[[ RECORDS TO PROCESS, beginning ]]

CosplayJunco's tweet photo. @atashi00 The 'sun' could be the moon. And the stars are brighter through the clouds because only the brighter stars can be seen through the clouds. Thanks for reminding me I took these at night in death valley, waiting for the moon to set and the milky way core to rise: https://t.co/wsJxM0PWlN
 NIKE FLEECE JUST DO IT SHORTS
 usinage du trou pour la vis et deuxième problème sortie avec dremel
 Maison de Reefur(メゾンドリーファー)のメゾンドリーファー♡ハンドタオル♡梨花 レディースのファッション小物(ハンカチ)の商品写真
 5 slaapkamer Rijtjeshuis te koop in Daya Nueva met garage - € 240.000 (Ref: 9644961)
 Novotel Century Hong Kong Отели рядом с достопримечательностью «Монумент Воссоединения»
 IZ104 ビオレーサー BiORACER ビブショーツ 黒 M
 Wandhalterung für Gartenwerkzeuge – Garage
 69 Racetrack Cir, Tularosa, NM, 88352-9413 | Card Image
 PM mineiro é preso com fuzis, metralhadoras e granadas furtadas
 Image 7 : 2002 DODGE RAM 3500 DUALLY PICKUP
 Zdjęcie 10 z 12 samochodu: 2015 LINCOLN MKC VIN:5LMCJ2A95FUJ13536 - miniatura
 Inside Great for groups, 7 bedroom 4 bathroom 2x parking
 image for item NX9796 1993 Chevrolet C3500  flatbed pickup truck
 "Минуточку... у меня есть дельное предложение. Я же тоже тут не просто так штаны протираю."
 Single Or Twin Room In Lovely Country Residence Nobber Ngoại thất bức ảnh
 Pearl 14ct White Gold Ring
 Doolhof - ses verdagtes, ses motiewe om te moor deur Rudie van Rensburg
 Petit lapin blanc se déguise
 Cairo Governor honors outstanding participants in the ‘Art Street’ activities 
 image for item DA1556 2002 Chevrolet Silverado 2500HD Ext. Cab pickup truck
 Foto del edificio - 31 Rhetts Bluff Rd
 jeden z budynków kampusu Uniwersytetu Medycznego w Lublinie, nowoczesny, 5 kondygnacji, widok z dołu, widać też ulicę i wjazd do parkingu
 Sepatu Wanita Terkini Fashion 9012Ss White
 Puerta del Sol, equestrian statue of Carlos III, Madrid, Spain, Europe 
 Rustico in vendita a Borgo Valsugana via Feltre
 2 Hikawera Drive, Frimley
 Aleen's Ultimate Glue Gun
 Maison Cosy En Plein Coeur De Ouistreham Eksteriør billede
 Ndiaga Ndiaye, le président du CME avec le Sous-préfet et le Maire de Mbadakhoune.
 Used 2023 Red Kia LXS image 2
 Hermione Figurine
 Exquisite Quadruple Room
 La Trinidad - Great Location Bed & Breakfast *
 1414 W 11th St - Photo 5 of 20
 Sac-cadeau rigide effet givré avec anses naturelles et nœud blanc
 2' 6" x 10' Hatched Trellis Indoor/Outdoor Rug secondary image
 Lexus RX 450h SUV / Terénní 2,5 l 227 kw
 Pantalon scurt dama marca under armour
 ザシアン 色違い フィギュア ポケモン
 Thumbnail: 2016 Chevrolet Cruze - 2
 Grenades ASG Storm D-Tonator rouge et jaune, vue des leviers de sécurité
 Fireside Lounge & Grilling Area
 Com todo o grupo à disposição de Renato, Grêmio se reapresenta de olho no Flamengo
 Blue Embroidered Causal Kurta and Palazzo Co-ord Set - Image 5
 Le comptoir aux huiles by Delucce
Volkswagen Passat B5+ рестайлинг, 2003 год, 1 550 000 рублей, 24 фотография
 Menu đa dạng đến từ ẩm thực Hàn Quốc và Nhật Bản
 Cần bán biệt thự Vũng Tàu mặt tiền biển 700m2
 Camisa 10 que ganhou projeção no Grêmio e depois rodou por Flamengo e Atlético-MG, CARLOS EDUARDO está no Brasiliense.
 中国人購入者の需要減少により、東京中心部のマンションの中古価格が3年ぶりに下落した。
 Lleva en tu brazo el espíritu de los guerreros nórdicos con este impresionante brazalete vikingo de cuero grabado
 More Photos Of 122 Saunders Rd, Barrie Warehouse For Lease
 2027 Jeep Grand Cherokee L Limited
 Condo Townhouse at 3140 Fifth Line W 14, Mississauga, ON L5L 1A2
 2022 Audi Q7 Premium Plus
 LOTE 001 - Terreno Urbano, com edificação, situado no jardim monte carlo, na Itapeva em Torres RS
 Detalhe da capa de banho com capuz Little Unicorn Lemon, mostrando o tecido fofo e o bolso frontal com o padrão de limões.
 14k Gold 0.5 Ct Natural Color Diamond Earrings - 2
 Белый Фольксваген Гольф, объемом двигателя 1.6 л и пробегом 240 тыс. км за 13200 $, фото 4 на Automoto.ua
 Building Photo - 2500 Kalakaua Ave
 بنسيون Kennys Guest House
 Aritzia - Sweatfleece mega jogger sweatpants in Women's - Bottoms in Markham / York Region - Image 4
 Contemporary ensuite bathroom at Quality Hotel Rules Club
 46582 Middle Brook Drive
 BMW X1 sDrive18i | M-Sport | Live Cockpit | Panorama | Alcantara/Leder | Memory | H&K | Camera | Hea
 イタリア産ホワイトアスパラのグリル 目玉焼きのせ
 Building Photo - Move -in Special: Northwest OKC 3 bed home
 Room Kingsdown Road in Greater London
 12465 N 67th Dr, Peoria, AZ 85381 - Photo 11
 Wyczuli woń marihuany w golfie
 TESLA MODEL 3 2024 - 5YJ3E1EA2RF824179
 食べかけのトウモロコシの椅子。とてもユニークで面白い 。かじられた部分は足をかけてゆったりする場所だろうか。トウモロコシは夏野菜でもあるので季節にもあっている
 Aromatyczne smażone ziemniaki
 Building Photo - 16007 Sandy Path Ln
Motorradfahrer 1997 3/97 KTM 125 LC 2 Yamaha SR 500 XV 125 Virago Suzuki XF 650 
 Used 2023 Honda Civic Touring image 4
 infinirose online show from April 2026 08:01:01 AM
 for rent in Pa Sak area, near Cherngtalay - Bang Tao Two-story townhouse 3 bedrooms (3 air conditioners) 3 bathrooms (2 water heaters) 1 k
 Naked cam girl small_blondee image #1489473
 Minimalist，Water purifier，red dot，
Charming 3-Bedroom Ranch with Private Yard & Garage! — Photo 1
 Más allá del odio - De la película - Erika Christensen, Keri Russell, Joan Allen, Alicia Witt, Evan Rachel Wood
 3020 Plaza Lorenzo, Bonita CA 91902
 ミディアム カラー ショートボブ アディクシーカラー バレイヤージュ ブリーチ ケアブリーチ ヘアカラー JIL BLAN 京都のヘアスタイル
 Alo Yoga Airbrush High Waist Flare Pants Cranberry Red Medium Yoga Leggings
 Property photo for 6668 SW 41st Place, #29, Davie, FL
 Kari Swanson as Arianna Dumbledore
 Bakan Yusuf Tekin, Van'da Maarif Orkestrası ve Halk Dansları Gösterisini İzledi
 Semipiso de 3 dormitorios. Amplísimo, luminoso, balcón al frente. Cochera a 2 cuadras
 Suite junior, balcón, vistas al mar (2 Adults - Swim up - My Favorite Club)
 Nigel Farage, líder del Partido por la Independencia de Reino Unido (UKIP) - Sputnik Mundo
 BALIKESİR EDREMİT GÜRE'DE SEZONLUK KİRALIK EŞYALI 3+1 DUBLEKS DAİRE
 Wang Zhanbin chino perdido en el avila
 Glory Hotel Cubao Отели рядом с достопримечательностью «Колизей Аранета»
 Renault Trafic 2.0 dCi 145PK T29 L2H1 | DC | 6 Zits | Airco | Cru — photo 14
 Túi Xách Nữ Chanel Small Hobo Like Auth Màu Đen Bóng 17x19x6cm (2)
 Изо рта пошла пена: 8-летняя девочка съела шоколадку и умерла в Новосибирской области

[[ RECORDS TO PROCESS, end ]]

◆ **WHAT IS REQUIRED**
Begin at the line above that has "LOTE 001 - Terreno" and stop after the line that has "Aritzia - Sweatfleece", copying each line exactly and adding nothing else.

◆ **ANSWER TO THIS EXERCISE**
 LOTE 001 - Terreno Urbano, com edificação, situado no jardim monte carlo, na Itapeva em Torres RS
 Detalhe da capa de banho com capuz Little Unicorn Lemon, mostrando o tecido fofo e o bolso frontal com o padrão de limões.
 14k Gold 0.5 Ct Natural Color Diamond Earrings - 2
 Белый Фольксваген Гольф, объемом двигателя 1.6 л и пробегом 240 тыс. км за 13200 $, фото 4 на Automoto.ua
 Building Photo - 2500 Kalakaua Ave
 بنسيون Kennys Guest House
 Aritzia - Sweatfleece mega jogger sweatpants in Women's - Bottoms in Markham / York Region - Image 4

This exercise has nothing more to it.